A Wake is a Canadian drama film, directed by Penelope Buitenhuis and released in 2009.

The film centres on a group of actors who are convening for a wake following the death of Gabor Zazlov (Nicholas Campbell), who had been their director in a production of Hamlet that collapsed several years earlier; the gathering, requested by Gabor shortly before his death, is in fact a ploy to restore his damaged reputation by forcing the cast to stage a filmed reading of the play, in the hopes that their petty dramas and recriminations will ultimately reveal the real reasons why the production failed.

==Cast==
- Nicholas Campbell as Gabor Zazlov
- Tara Nicodemo as Hanna Zazlov, Gabor's Widow.
- Graham Abbey as Tyler, who had been cast as Prince Hamlet in the original production and has since gone on to become a character actor in Hollywood.
- Krista Sutton as Maya, who was the Ophelia and has since left acting to become a mother and teacher.
- Sarain Boylan as Danielle, a provocatively dressed and cocaine-addicted actress who claims that Gabor raped her.
- Raoul Bhaneja as Raj, a closeted gay actor whose jealousy at being passed over for the role of Hamlet led him to approach the press with the allegations that derailed the production.
- Martha Burns as Sabina, the philanthropist who had funded the production.
- Kristopher Turner as Chad, Gabor and Hanna's son who arrives home from a trip to Europe during the event without knowing that his father has died.
- Paul Braunstein as The Neighbour
- Florence Walker as The Nurse

==Production==
The film was written by Sutton and Buitenhuis, inspired in part by the death of Sutton's father. The introduction of Hamlet as a defining motif was introduced later. They wrote a broad story outline, but allowed the actors to improvise much of their dialogue after working with them to establish the characters' backstories.

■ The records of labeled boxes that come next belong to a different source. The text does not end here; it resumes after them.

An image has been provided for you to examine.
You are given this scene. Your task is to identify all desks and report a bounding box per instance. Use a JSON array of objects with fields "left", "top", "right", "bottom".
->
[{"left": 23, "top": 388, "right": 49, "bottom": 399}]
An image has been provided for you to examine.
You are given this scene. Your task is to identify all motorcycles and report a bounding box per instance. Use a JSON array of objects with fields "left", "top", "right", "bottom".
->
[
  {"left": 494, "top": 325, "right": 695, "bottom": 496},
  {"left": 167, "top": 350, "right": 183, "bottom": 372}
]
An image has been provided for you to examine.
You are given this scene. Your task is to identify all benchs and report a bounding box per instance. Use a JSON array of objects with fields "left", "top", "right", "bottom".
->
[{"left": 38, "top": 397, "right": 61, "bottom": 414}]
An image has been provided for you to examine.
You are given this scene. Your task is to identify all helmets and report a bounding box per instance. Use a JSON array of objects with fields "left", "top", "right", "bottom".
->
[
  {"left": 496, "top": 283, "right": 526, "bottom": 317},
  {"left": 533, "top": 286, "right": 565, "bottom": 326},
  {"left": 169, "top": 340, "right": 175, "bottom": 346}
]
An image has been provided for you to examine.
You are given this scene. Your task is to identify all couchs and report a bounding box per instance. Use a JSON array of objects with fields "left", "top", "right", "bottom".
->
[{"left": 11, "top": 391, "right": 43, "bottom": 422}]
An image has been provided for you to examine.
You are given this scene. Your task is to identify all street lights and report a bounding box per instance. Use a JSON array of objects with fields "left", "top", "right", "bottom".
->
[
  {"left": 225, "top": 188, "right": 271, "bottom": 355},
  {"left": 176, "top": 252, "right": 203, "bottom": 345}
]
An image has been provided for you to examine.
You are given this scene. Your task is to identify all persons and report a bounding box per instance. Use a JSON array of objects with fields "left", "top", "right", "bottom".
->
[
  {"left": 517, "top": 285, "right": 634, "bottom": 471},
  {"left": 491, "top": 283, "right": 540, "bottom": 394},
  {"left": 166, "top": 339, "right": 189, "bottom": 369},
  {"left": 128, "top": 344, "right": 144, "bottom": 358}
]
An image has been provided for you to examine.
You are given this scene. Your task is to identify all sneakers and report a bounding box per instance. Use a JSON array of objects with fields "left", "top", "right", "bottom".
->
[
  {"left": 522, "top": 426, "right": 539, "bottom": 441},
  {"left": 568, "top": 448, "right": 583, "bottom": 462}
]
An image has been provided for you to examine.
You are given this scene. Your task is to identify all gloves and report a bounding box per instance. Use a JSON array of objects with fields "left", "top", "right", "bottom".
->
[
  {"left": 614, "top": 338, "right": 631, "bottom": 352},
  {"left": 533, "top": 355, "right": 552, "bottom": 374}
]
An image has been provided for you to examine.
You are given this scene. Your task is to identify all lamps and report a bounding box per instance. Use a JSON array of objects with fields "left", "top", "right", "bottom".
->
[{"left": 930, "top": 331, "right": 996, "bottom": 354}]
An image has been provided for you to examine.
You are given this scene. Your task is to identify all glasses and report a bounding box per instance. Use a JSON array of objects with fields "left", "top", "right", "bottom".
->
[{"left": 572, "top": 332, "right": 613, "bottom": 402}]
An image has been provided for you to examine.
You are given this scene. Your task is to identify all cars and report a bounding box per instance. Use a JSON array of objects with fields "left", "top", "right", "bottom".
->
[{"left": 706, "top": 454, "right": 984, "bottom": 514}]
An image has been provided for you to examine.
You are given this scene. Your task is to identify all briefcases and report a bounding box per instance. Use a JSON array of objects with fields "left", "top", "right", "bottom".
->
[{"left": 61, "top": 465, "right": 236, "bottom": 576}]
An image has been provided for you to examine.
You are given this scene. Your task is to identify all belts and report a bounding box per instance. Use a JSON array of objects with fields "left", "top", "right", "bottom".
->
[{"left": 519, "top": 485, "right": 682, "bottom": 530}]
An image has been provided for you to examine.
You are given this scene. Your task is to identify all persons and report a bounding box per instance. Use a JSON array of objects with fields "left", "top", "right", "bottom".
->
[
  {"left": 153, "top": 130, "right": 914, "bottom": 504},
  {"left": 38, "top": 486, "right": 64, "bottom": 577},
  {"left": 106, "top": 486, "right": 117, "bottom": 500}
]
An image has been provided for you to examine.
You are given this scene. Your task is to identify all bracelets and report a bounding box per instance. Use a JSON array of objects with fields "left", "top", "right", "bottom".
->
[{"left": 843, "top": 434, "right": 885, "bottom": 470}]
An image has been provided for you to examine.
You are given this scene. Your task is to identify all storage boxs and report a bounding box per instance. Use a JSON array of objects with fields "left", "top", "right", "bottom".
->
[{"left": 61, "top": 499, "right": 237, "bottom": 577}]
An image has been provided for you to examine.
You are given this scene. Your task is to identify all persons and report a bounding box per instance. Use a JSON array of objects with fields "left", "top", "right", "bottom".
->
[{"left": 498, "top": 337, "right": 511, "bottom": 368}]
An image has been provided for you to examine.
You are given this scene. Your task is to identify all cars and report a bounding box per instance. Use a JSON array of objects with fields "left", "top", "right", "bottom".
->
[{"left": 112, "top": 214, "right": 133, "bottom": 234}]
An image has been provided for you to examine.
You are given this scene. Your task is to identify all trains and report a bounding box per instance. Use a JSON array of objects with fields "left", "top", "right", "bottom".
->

The film was shot in Cambridge, Ontario, in early 2009.

==Distribution==
The film premiered at the 2009 Atlantic International Film Festival, before going into commercial release in 2011.

==Critical response==
Linda Barnard of the Toronto Star called the film uneven, but wrote that "Buitenhuis deserves praise for a brave and unconventional approach to making A Wake. Its experimental feel is tempered by solid camerawork — the stark winter landscape adds the right note of melancholy. And the story contains a satisfying twist that goes a long way to redeem some of the rough edges and to remind us that dead men do indeed tell tales. Whether or not we should believe them is the tricky part."

Jennie Punter of The Globe and Mail wrote that the cast "stay on topic and offer some nice moments of character revelation, but something is missing: an understanding, on an emotional level, of why Gabor still has such a hold on them. We are told many things, but it's not the same as feeling them. And Hanna's awkward insistence on videotaping the gathering is not only a distracting, useless device but also telegraphs too clearly where the story is headed."

Susan G. Cole of Now negatively reviewed the film, writing that "the situation and the dialogue – invented by the cast itself – are so ludicrous that they make even the brilliant Graham Abbey, as the only actor among them who made it to L.A., a bore. And what’s with Raj (Raoul Bhaneja), the closeted actor? Afraid to be gay? In the theatre world? You can’t be serious. Unfortunately, A Wake is."

==Awards==
The film won the award for best film at the 2010 Carmel Film Festival, and at the 2010 Female Eye Film Festival.

It was shortlisted for the DGC Award for Best Direction in a Feature Film at the 2010 Directors Guild of Canada awards.